Since then, fellow Roanokers have watched the 42-year-old Laker, known around town as the Carless Brit (he's from Folkestone in Great Britain), pedal through blowing ice and bitter winds, frigid temperatures and frosty mornings. His hands have nearly frozen on the handlebars, and his face has stung as if pocked with a dozen fresh pink dueling scars.


The question he frequently hears: Are you sure you don't need a ride?


But there's a point to it all: Roanoke's Ride Solutions, an organization that promotes carpooling, public transportation, ride-sharing, and walking and biking to work, has latched on to Laker's one-man, two-wheel experiment and made him its poster boy, the very face of its campaign to urge Big Lick residents to abandon their cars as much as possible.


"Someone doing this in the dead of winter sounds insane, but this could be a real opportunity to talk about transportation alternatives," said Jeremy Holmes, director of Ride Solutions, who said he found out about Laker on Facebook.com. "Because he's not a 'green' guy, he's not a hard-core environmentalist. He's a guy who works at a library. He's someone doing this every day and doing it in town, and people can relate to it."


The organization features updates about Laker on its Web site, uses a blog to promote discussion of Laker's solutions to such quandaries as how to carry groceries and dry-cleaning home on a bike, and also links to Laker's own blog.


Laker has spoken to high school students -- many of them itching to get that driver's license -- on the benefits of biking, and he's scheduled to speak at Radford University soon.


For his part, Laker, who thinks he has lost a little weight and gained some leg muscle two months into his experiment, said he is glad to be rid of the aggravations of car ownership -- the constant stop-and-go of city driving, the struggle to find a parking space downtown and the weekly loss of money at the gas pump.


The idea that seemed good at the time, he said, still seems good.


"Part of the fun for me was, I didn't know what was going to happen," said Laker, who works as a resource development coordinator for the city's libraries. "I thought, the worst thing that can happen was I'd have to get a car."


Laker, whose morning bike commute is 10 minutes, said he has been pleasantly surprised to learn how few potholes the city has, and he has been equally delighted to find that motorists almost always give him plenty of room to ride. On the other hand, he said he has discovered how few bike lanes and bike racks there are in Roanoke.


Still, he said, he would give the city's bike-friendliness a B+, a grade that would probably satisfy Roanoke leaders who have been pushing to make the city an environmental leader over the past several years.


Laker said he has also been pleased with the comments posted on his blog by readers, with the exception of a couple of "So what?" statements sent by people in New York who said they've lived for years without cars. (New Yorkers, Laker noted, have numerous mass transit options, unlike Roanokers.)


Laker said riding a bike requires him to make two trips per week for groceries, which he lugs home in a small backpack. Hills are occasionally dreadful, and the trek across the city each Sunday to get to church is a long haul, he said, but overall he's glad he ditched the 1991 Volvo for his bicycle, a 2002 Raleigh International, and even foul weather doesn't seem so bad anymore.


"I haven't felt I really needed a car," he said. "It's not as hard as I thought."


Ride Solutions' Holmes said that's the message he wants Roanokers to take away from the Carless Brit experiment.


"The city is [bike-]friendlier than most people give it credit for," Holmes said. "If you're going to do what he's doing, there's nothing to stop you from getting around."

--- WHAT IS ASKED ---
**a)** List the aggravations of car ownership that Laker says he is glad to be rid of in the Roanoke cycling article.
**b)** Render the sentence "The idea that seemed good at the time, he said, still seems good." from the Roanoke cycling article in Spanish.
**c)** Reproduce the passage of the Roanoke cycling article starting at "Since then, fellow" and ending at "much as possible.".

--- GIVEN INFORMATION ---

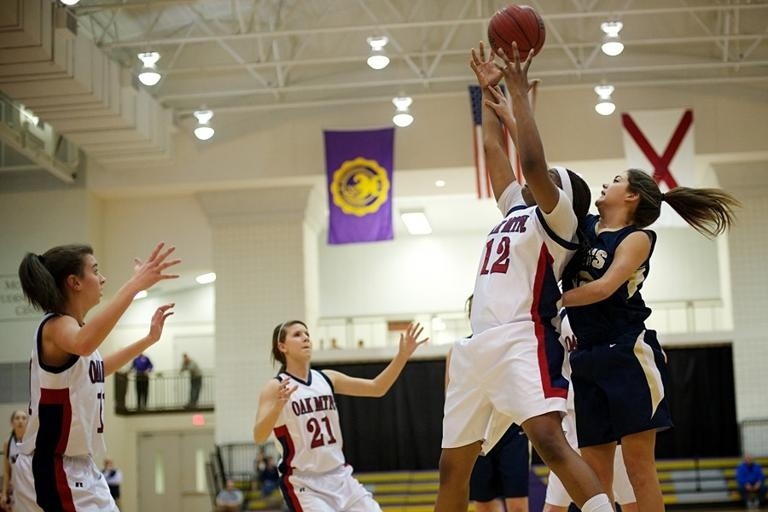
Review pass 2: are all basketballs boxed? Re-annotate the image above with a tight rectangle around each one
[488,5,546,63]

* * *

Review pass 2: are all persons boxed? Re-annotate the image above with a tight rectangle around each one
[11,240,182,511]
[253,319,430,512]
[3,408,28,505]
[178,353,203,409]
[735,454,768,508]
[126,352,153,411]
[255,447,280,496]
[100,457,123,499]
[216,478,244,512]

...

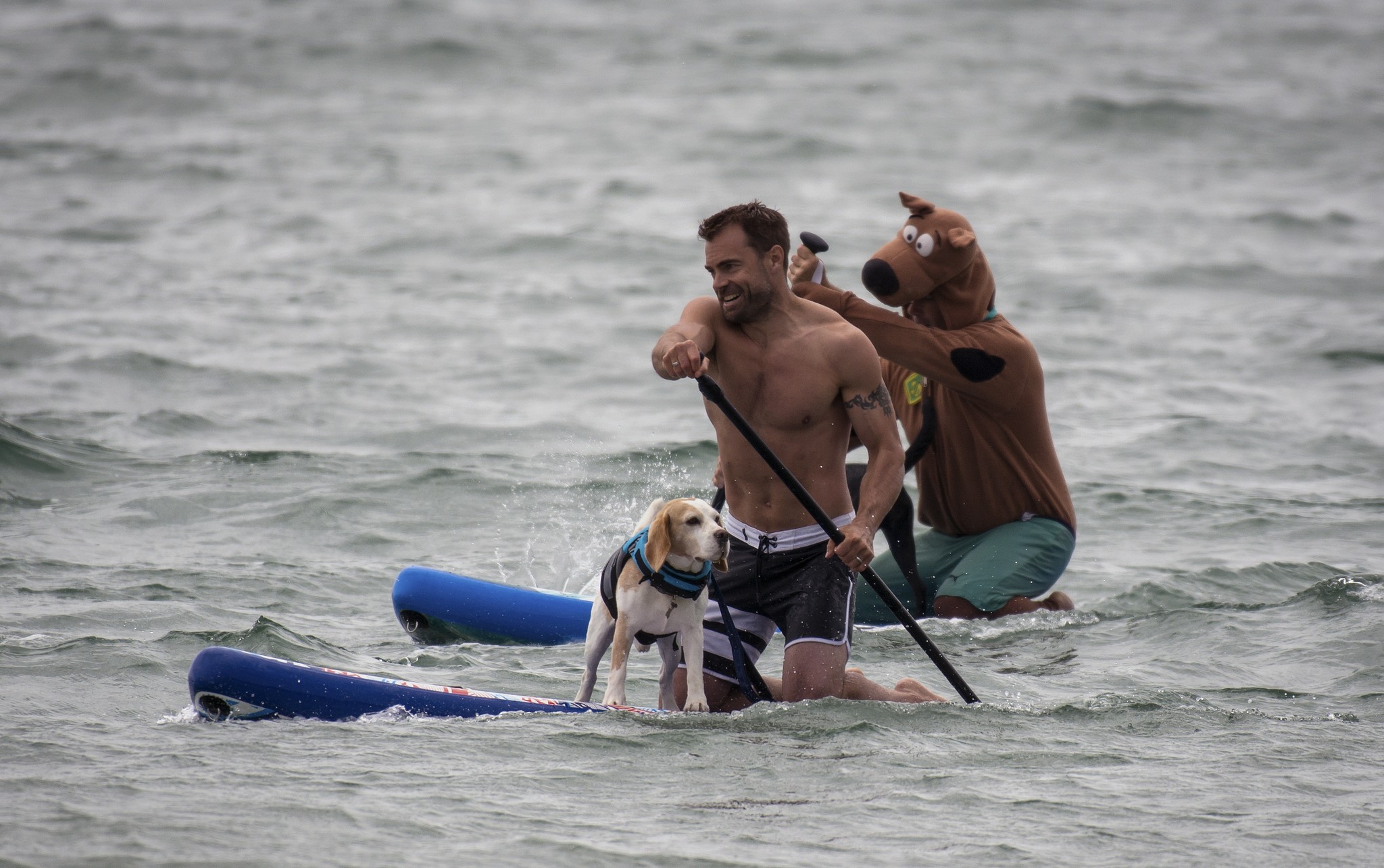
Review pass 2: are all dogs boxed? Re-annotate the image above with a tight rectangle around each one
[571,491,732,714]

--- RESPONSES TO THE TASKS ---
**a)**
- The constant stop-and-go of city driving
- The struggle to find a parking space downtown
- The weekly loss of money at the gas pump

**b)** La idea que parecía buena en aquel momento, dijo, todavía parece buena.

**c)**
Since then, fellow Roanokers have watched the 42-year-old Laker, known around town as the Carless Brit (he's from Folkestone in Great Britain), pedal through blowing ice and bitter winds, frigid temperatures and frosty mornings. His hands have nearly frozen on the handlebars, and his face has stung as if pocked with a dozen fresh pink dueling scars.


The question he frequently hears: Are you sure you don't need a ride?


But there's a point to it all: Roanoke's Ride Solutions, an organization that promotes carpooling, public transportation, ride-sharing, and walking and biking to work, has latched on to Laker's one-man, two-wheel experiment and made him its poster boy, the very face of its campaign to urge Big Lick residents to abandon their cars as much as possible.